Tutorial 2: Drought Detection#
In this tutorial, we will learn how to detect drought in different regions around the world and monitor whether there is a drought or not using standardized drought indices. We will explore how to visual the drought spatial maps and timeseries. In this practical, you will learn to apply standardized method to calculate drought hazard for your chosen case study area, under historic period.
We will use the Multi-Source Weighted-Ensemble Precipitation (MSWEP) data to analyse droughts in the different regions. MSWEP is a global precipitation product with a daily 0.1° resolution available from 1979 to near real-time.
Important before we start#
Make sure that you save this file before you continue, else you will lose everything. To do so, go to Bestand/File and click on Een kopie opslaan in Drive/Save a Copy on Drive!
Now, rename the file into Week4_Tutorial2.ipynb. You can do so by clicking on the name in the top of this screen.
Learning Objectives#
Learn to apply a standardized method to represent meteorological drought hazard for a specific location;
Understand and interpret large-scale raster data;
Learn to visualize and interpret the results from drought hazard calculation methods.
Tutorial Outline
1. Introducing the packages#
Within this tutorial, we are going to make use of the following packages:
Regionmask is a python package that can be used to create masks of geographic regions for arbitrary longitude and latitude grids.
SciPyis a python package that provides algorithms for optimization, integration, interpolation, eigenvalue problems, algebraic equations, differential equations, statistics and many other classes of problems.

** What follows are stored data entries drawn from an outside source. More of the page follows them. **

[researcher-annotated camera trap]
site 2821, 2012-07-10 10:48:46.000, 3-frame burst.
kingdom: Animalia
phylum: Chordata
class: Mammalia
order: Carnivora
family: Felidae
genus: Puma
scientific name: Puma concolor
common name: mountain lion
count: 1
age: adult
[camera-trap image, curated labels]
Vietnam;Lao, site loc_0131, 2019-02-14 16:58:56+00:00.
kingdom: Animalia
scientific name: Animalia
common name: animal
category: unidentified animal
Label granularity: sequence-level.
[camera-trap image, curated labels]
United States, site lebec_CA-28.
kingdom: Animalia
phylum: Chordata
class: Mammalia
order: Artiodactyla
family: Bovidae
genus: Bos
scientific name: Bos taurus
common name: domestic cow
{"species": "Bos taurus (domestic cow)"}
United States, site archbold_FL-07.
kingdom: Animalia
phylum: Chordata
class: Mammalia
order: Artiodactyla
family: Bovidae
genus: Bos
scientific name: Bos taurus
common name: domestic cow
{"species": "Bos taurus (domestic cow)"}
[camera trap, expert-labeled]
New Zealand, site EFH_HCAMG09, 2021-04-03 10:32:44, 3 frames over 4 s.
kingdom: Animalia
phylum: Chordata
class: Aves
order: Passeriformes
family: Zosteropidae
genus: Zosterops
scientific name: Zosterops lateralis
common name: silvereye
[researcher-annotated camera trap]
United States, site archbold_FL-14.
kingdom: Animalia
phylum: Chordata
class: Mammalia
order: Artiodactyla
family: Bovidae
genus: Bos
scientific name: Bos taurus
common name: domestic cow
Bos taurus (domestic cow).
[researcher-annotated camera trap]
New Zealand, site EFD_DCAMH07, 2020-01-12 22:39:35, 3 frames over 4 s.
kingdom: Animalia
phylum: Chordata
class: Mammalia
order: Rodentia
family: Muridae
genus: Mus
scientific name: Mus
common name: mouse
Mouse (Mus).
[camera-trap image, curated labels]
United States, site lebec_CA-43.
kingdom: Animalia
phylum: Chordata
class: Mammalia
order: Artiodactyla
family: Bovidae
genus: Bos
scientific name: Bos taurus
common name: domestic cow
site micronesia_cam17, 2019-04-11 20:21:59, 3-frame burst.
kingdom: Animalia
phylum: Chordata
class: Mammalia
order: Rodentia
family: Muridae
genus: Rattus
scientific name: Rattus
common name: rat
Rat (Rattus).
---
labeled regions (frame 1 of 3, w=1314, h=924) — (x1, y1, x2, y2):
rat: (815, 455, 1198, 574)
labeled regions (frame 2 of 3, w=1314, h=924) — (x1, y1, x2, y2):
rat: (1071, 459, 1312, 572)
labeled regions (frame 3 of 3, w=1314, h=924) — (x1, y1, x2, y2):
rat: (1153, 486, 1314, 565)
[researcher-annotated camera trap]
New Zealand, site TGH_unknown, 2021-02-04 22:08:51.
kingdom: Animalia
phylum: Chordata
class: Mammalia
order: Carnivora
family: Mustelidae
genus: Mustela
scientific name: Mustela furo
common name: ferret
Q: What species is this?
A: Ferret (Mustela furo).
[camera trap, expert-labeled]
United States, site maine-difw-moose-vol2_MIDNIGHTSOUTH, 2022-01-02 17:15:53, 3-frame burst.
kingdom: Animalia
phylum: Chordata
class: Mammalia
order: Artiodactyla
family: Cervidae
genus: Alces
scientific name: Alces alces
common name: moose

Statistics is a python module that provides functions for calculating mathematical statistics of numeric (Real-valued) data.
OS is a python module that provides a portable way of using operating system dependent functionality i.e. manipulating paths
GeoPandas is a Python packagee that extends the datatypes used by pandas to allow spatial operations on geometric types. It opens shapefiles
Matplotlib is a comprehensive Python package for creating static, animated, and interactive visualizations in Python. Matplotlib makes easy things easy and hard things possible.
xarray is a Python package that allows for easy and efficient use of multi-dimensional arrays.
We will first need to install these packages in the cell below. Uncomment them to make sure we can conda or pip install them
#installing the python packages required
!pip install regionmask
!pip install statistics
Before running any Python script (in an offline or online modus) it is necessary to import a number of Python packages that can help you with performing the calculations.
# Import working modules
import xarray as xr
import numpy as np
import matplotlib.pyplot as plt
import pandas as pd
import os
import sys
import geopandas as gpd
import regionmask
from scipy.stats import percentileofscore
from statistics import NormalDist
import scipy.stats as stats
%matplotlib inline
Connect to google drive#
To be able to read the data from Google Drive, we need to mount our Drive to this notebook.
As you can see in the cell below, make sure that in your My Drive folder, where you created BigData folder and within that folder, you have created a Week4_Data folder in which you can store the files that are required to run this analysis.
Please go the URL when its prompted in the box underneath the following cell, and copy the authorization code in that box.
from google.colab import drive
drive.mount('/content/gdrive/', force_remount=True)
sys.path.append("/content/gdrive/My Drive/BigData/Week4_Data")
data_path = os.path.join('/content/gdrive/My Drive/BigData','Week4_Data')
2. Exploring the required datasets#
In the next code cell, we will specify our working directory using os.chdir()
. This directory should contain all the datasets to be used during the tutorial.
To know the current working directory of the file, os.getcwd()
method can be used. After changing the path, one can verify the path of current working directory using this method. We will use os.path.join()
to set the specific path to each of the data folders within the working directory. It enables us to join the main directory path with the data folder path.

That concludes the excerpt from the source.